### Instructions for the task
Copy each of the items below word for word, and leave out the pictures.

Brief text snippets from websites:
────────────────────────────────────────

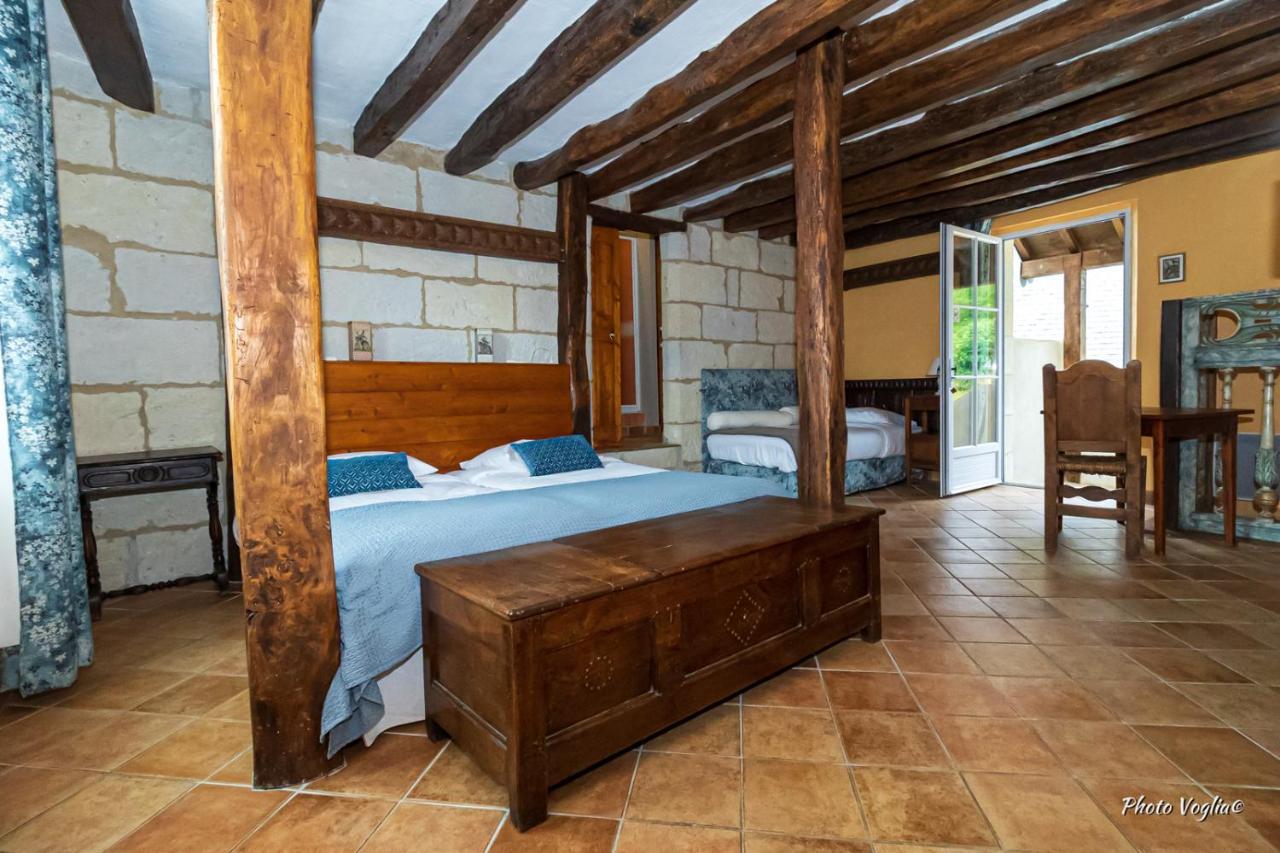 Domaine De La Juranvillerie, Gite Et Chambres D'Hotes Rigny-Ussé Buitenkant foto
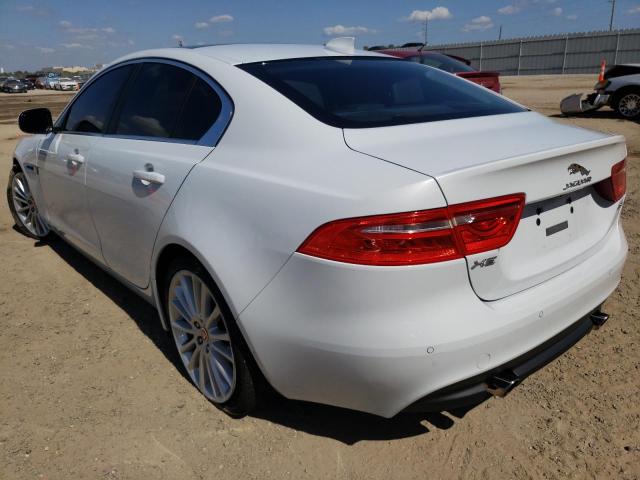 2017 JAGUAR XE FIRST E SAJAH4BV9HA946974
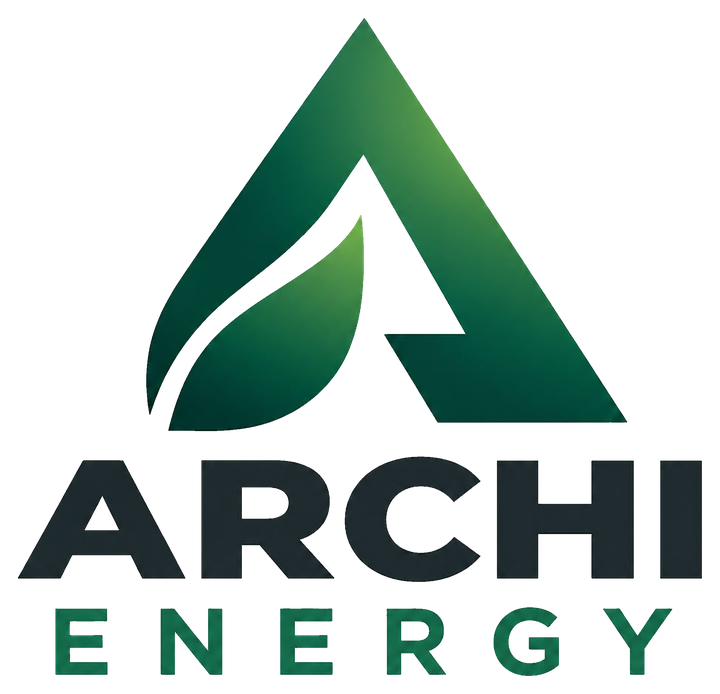 Логотип ArchiEnergy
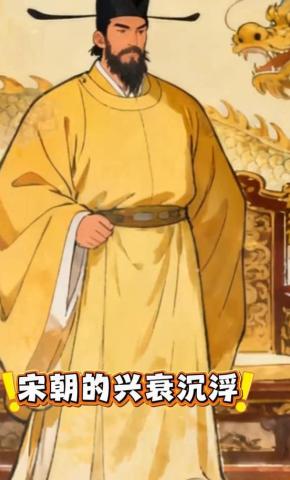 短剧《宋朝的兴衰沉浮》海报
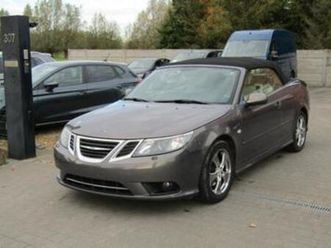 ② saab 9-3 tid cabrio — saab — 2ememain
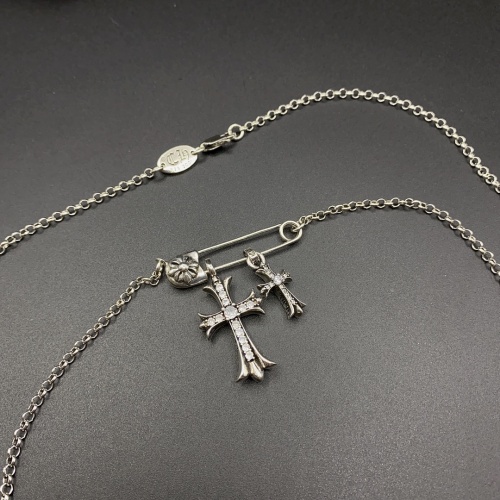 Replica Chrome Hearts Necklaces #1239441 $42.00 USD for Wholesale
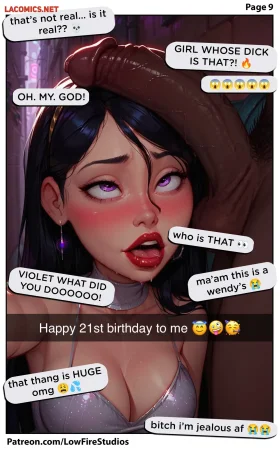 LowFireStudios Helen Frozones Affair 5 - Page 10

────────────────────────────────────────

### Solution to this exercise
 Domaine De La Juranvillerie, Gite Et Chambres D'Hotes Rigny-Ussé Buitenkant foto
 2017 JAGUAR XE FIRST E SAJAH4BV9HA946974
 Логотип ArchiEnergy
 短剧《宋朝的兴衰沉浮》海报
 ② saab 9-3 tid cabrio — saab — 2ememain
 Replica Chrome Hearts Necklaces #1239441 $42.00 USD for Wholesale
 LowFireStudios Helen Frozones Affair 5 - Page 10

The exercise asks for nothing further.